鄭鎬永(チョン・ホヨン)韓国ディスプレイ産業協会会長は、「競争国も今後2〜3年以内に現在の私たちの技術水準に到達するだろう」と述べ、「LCDの遺産を踏まえ、OLEDの技術力を強化しなければならない」と語りました。
実際、OLED分野では、韓国ディスプレイが依然として一位ですが、中国が追いつきつつあります。中国は大規模な政府支援を背景に、低価格攻勢を続け、国内市場を基盤に出荷量を増やしています。
市場調査会社UBIリサーチは、わずか2年後の2025年までに、スマートフォン用OLED市場で中国が出荷量ベースで54.8%のシェアを占めるだろうと予測しました。
現時点では、韓国が数量と質の両面でトップの座を占めていますが、最低でも数量の面で、近いうちに中国に追いつかれるという予測が出ています。
<グローバルディスプレイ市場の長期構造変化予測<資料:韓国ディスプレイ産業協会>>
取材で韓国のディスプレイ業界関係者と会ったところ、彼らは過去と比べて攻撃的な投資が不足していると口々に語りました。他の国の先端産業戦略部門である半導体、バッテリーなどと比較しても、この業界は縮小したことを否定しません。
中国の追撃を退ける画期的な策が必要です。サムスンディスプレイが果敢に8.6世代情報技術(IT)向けのOLED投資を行うように、業界全体で新しい成長分野を開拓し、技術差を維持し、中国の追撃をかわす努力をしなければなりません。

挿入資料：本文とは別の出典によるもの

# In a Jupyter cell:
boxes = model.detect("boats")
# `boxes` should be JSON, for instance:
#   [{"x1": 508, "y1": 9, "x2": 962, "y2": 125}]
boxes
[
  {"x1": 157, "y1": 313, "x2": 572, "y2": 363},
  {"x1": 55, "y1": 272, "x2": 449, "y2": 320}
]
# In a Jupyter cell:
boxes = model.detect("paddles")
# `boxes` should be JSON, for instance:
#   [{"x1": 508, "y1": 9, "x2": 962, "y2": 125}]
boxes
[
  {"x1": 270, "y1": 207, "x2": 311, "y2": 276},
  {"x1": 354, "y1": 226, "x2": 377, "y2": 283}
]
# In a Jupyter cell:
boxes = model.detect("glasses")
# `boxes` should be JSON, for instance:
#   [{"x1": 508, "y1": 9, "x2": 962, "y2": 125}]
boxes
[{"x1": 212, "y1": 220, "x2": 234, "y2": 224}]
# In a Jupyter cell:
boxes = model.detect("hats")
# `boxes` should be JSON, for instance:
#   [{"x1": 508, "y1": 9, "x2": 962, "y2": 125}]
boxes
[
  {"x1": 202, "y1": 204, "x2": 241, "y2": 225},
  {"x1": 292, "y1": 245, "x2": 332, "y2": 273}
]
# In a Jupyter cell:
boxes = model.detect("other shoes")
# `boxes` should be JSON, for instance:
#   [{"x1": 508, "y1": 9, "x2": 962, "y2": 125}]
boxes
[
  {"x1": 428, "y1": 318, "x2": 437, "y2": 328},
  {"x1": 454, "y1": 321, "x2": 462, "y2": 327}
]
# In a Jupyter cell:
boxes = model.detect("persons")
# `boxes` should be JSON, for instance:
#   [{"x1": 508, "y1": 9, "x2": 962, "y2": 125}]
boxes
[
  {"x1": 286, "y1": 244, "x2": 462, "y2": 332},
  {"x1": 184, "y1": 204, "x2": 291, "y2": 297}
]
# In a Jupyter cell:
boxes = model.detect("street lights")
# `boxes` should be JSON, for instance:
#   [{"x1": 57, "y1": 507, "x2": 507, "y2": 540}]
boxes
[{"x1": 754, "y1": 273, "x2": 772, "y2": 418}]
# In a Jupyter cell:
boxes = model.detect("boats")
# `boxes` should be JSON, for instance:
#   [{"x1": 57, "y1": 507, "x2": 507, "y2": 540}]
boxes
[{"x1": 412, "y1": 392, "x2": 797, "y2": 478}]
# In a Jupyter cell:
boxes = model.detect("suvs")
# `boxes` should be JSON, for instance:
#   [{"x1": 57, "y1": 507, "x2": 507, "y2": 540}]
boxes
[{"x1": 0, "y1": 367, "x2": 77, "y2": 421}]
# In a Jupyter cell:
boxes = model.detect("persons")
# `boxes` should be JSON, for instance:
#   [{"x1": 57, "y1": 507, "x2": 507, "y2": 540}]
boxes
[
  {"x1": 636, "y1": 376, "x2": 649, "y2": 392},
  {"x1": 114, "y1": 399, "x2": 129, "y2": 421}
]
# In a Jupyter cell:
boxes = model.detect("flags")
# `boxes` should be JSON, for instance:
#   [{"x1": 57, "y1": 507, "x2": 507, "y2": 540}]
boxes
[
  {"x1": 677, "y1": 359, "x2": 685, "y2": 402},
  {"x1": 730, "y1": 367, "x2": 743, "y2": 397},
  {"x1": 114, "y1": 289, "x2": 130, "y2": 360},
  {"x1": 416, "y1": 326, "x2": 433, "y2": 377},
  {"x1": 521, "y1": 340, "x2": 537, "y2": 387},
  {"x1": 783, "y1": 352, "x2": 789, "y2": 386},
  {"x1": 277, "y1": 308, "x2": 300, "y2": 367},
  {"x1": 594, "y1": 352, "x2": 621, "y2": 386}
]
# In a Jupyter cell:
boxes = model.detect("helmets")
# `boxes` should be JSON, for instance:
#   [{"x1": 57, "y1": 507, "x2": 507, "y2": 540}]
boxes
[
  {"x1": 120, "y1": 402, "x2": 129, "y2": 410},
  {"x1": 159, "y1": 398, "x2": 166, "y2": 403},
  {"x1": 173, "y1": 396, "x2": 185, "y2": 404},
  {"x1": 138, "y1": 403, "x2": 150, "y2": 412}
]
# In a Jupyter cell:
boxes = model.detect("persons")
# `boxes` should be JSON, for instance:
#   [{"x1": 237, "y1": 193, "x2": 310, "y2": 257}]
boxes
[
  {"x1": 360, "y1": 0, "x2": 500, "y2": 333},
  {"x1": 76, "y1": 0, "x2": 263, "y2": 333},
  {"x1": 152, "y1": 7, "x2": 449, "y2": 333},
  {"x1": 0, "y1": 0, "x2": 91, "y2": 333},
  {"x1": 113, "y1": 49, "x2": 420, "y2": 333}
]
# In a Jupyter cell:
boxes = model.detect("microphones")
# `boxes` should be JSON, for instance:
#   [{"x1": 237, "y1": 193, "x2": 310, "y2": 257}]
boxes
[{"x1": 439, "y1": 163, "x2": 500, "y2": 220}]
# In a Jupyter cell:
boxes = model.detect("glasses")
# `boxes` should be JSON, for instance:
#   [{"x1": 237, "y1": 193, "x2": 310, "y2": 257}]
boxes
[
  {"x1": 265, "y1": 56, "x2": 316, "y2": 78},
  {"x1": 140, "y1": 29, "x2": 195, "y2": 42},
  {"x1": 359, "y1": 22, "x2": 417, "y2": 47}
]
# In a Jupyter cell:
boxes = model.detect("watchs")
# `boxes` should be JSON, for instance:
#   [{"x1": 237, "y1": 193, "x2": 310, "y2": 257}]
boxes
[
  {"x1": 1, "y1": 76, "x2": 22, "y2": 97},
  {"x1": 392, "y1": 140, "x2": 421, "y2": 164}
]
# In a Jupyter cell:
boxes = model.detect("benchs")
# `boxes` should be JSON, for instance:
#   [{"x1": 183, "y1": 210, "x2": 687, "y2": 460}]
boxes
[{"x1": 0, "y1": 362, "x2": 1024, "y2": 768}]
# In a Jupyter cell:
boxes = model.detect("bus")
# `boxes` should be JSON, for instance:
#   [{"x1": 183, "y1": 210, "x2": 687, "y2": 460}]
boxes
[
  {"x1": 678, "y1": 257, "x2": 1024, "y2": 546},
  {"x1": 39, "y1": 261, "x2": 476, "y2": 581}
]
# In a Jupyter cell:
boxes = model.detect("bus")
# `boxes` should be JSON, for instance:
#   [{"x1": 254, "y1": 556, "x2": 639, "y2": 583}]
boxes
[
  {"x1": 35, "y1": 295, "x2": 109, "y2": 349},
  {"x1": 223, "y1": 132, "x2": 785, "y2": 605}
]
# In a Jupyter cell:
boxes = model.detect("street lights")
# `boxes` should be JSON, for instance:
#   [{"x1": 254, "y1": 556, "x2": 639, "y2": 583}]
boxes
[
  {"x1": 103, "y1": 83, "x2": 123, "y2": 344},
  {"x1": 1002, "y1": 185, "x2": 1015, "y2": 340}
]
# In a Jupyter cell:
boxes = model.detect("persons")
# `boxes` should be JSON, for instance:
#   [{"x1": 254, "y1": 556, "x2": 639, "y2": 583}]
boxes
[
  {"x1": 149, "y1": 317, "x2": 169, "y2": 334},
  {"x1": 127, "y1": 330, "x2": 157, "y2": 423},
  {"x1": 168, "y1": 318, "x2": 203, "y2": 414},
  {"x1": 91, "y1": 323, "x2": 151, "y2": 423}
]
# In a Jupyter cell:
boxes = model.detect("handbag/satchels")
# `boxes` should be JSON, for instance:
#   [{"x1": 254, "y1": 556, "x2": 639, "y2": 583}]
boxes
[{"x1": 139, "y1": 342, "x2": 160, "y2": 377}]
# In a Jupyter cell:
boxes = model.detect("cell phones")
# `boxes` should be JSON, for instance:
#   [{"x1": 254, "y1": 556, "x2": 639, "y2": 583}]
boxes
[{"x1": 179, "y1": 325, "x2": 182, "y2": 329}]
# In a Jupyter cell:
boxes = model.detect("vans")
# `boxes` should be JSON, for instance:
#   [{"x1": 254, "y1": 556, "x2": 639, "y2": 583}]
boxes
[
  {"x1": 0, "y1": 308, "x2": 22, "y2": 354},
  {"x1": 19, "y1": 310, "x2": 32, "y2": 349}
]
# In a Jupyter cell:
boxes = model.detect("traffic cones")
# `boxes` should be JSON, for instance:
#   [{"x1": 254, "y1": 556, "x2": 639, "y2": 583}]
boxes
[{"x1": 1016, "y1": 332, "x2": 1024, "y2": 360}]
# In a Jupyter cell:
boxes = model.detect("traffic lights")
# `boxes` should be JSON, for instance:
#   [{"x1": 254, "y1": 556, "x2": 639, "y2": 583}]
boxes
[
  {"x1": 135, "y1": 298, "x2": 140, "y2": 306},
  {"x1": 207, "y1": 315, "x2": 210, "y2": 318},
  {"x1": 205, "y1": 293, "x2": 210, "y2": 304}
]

例えば、急成長して2042年から主力ディスプレイになると予想されるマイクロLED技術の開発に注力し、それに必要な体系的な技術獲得と市場攻略のマスタープランを持つ必要があります。また、OLED技術の支配を維持するための投資とアプリケーションの開拓が継続されるべきです。最後に、政府の役割も欠かせません。ディスプレイ業界に対する技術開発や高度な人材の確保など、包括的な支援を惜しまないべきです。中国恐怖症は自然消滅しません。競争に勝ったときに恐れは消え、自信がつくものです。